## WHAT IS REQUIRED
Give the records from the line containing "From the group" through the end as a Markdown table with the columns "Row" and "Line", numbering each line and leaving out blank ones.

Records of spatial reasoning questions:
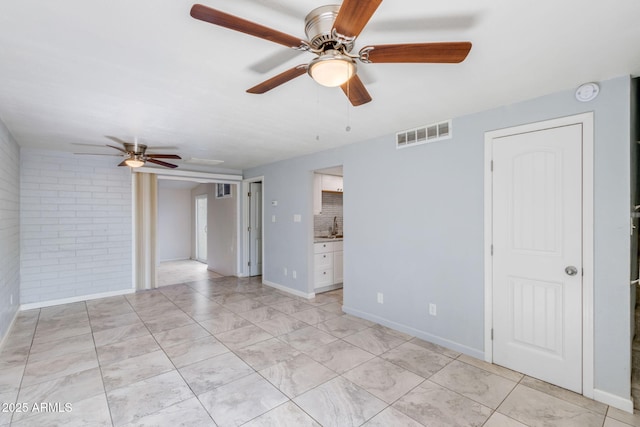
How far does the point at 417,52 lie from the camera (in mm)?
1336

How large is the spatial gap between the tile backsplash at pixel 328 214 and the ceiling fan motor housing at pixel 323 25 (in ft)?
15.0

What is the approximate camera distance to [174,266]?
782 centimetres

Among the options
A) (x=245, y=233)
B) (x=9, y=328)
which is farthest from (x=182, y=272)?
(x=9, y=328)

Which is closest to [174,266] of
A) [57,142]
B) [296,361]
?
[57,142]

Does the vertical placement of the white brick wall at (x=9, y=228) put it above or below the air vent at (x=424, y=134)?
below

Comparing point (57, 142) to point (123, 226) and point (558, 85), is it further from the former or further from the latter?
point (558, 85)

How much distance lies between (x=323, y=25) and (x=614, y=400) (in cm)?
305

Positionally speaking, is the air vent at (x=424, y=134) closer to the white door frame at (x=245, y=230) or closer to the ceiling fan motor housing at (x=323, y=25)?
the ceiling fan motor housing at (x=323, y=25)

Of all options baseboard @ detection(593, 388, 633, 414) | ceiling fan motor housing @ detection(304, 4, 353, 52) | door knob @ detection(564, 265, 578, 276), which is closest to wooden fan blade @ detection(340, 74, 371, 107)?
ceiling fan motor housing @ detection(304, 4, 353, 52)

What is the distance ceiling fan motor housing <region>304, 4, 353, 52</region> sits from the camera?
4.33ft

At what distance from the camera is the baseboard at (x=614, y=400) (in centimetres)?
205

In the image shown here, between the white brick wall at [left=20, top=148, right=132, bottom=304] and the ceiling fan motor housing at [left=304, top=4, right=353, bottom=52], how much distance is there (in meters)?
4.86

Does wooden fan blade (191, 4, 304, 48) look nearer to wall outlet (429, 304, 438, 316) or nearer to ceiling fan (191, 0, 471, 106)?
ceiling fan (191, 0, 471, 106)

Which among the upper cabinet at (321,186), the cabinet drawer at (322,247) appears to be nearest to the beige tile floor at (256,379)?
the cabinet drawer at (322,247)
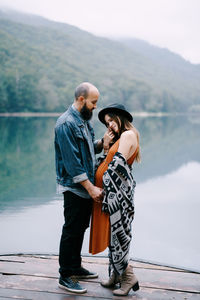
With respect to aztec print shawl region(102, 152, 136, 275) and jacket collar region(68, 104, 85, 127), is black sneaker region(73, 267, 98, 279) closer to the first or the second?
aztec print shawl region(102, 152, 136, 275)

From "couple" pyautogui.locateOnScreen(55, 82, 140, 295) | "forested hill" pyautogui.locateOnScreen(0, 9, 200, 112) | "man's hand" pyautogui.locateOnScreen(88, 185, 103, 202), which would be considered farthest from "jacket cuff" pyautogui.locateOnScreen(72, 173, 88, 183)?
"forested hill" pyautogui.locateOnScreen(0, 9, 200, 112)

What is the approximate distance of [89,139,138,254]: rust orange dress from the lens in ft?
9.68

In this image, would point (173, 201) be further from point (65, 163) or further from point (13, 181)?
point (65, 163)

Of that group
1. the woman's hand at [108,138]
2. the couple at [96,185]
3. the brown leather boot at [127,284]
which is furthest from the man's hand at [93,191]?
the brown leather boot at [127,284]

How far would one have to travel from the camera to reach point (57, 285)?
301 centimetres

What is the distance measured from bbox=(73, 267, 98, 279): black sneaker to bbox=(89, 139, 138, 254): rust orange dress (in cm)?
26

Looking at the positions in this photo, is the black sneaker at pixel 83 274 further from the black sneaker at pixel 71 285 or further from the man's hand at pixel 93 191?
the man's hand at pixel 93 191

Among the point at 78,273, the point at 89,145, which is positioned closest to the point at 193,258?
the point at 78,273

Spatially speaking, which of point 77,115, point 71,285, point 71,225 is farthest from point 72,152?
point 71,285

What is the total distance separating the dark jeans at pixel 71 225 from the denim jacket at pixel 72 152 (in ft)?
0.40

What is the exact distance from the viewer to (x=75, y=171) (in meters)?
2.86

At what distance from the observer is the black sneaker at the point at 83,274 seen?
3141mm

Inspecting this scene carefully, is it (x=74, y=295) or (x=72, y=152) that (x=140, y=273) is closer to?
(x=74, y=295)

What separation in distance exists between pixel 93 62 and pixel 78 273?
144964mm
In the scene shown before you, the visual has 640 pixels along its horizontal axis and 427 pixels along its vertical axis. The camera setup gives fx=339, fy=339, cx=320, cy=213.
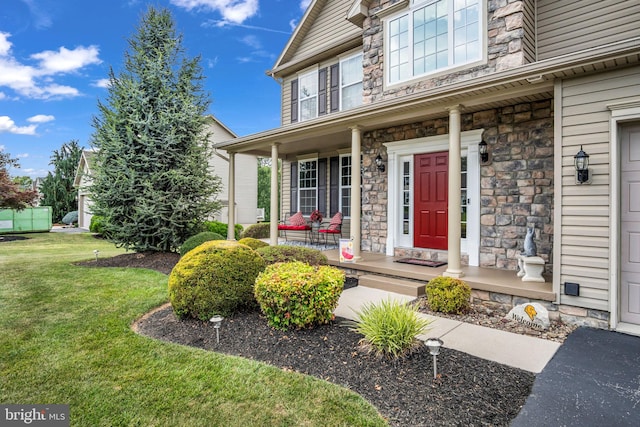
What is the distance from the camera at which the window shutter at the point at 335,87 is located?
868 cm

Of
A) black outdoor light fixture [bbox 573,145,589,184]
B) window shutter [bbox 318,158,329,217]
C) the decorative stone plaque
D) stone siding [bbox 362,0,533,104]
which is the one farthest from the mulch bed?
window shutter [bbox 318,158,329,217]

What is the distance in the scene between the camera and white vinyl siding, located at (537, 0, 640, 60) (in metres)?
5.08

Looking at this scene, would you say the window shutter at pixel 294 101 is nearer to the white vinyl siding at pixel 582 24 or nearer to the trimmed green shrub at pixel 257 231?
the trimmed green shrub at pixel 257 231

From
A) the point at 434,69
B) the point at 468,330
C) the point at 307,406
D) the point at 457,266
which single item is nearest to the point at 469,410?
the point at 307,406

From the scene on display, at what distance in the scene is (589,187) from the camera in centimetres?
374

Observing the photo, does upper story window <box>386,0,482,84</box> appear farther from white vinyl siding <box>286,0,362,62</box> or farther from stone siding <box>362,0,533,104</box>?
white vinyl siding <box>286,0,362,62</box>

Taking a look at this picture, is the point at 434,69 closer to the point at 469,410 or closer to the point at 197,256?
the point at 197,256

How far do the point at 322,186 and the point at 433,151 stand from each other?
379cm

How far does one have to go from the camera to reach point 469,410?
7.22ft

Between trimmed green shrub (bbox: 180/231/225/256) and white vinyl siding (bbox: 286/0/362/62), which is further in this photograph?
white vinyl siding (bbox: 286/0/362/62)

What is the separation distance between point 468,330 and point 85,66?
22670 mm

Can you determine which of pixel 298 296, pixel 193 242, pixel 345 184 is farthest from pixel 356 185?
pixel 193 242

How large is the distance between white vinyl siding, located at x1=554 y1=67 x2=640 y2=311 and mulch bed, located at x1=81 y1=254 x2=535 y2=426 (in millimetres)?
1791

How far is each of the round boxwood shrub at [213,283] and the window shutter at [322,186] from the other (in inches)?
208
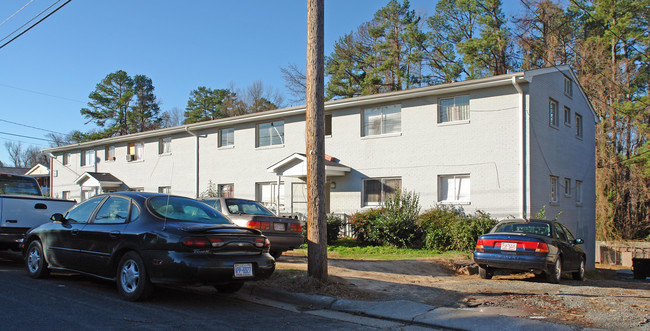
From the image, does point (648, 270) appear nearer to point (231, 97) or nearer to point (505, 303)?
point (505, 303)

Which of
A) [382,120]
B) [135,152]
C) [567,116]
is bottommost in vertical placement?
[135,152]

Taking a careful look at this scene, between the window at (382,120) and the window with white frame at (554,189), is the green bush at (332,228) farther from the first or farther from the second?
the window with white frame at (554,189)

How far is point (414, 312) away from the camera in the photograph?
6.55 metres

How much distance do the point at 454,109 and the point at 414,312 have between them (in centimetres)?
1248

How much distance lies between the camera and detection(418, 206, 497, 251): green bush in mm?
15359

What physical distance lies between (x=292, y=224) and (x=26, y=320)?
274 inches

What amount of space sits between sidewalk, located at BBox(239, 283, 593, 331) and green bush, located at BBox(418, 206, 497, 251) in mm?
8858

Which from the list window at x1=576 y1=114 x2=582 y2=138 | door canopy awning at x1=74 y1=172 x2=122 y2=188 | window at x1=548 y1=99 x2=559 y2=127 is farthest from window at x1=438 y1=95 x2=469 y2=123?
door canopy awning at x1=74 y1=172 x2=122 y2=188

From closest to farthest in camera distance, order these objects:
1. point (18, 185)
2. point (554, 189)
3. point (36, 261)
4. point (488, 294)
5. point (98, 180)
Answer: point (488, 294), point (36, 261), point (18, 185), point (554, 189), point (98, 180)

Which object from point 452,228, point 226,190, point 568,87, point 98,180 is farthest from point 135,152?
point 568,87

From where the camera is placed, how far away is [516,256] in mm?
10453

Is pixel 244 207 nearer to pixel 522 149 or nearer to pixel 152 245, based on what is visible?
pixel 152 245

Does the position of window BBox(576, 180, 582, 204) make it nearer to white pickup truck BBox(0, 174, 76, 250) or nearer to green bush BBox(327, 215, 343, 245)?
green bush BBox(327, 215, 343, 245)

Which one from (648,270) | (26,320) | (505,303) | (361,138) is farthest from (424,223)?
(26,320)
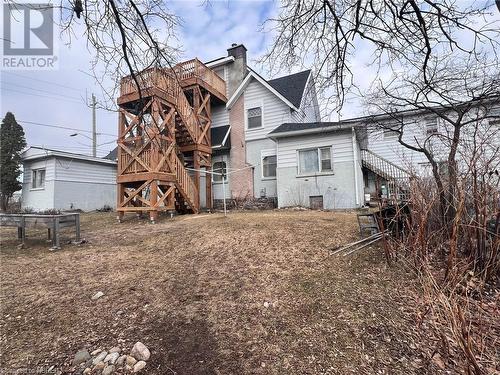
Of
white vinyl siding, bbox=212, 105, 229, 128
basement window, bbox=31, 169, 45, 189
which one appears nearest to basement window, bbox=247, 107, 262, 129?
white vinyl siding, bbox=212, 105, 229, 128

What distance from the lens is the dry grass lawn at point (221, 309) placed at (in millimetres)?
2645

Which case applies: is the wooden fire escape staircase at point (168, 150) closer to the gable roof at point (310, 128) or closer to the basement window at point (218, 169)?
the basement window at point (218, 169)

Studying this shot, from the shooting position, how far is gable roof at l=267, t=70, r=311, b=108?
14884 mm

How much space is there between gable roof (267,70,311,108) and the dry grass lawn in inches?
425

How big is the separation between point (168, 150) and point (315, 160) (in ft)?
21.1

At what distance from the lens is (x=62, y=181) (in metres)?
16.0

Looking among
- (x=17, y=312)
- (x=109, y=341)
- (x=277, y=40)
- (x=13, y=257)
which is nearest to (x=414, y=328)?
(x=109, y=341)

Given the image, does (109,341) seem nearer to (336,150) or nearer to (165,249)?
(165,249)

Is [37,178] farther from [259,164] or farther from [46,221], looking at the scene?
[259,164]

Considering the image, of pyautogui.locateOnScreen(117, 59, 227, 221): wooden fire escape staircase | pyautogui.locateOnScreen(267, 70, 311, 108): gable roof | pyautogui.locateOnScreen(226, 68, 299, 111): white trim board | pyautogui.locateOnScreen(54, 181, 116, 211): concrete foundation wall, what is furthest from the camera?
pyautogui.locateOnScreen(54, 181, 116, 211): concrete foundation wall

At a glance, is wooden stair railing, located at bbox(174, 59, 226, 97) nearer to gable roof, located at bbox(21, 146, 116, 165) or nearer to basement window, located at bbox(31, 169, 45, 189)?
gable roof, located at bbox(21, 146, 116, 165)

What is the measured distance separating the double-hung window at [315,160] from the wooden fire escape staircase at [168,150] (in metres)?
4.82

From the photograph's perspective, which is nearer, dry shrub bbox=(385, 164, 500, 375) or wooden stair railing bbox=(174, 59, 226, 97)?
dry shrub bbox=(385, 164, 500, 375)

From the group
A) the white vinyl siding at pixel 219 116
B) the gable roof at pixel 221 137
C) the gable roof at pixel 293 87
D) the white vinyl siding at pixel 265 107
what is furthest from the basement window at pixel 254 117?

## SOLUTION FOR THIS EXERCISE
| Row | Line |
|---|---|
| 1 | From the group |
| 2 | A) the white vinyl siding at pixel 219 116 |
| 3 | B) the gable roof at pixel 221 137 |
| 4 | C) the gable roof at pixel 293 87 |
| 5 | D) the white vinyl siding at pixel 265 107 |
| 6 | what is furthest from the basement window at pixel 254 117? |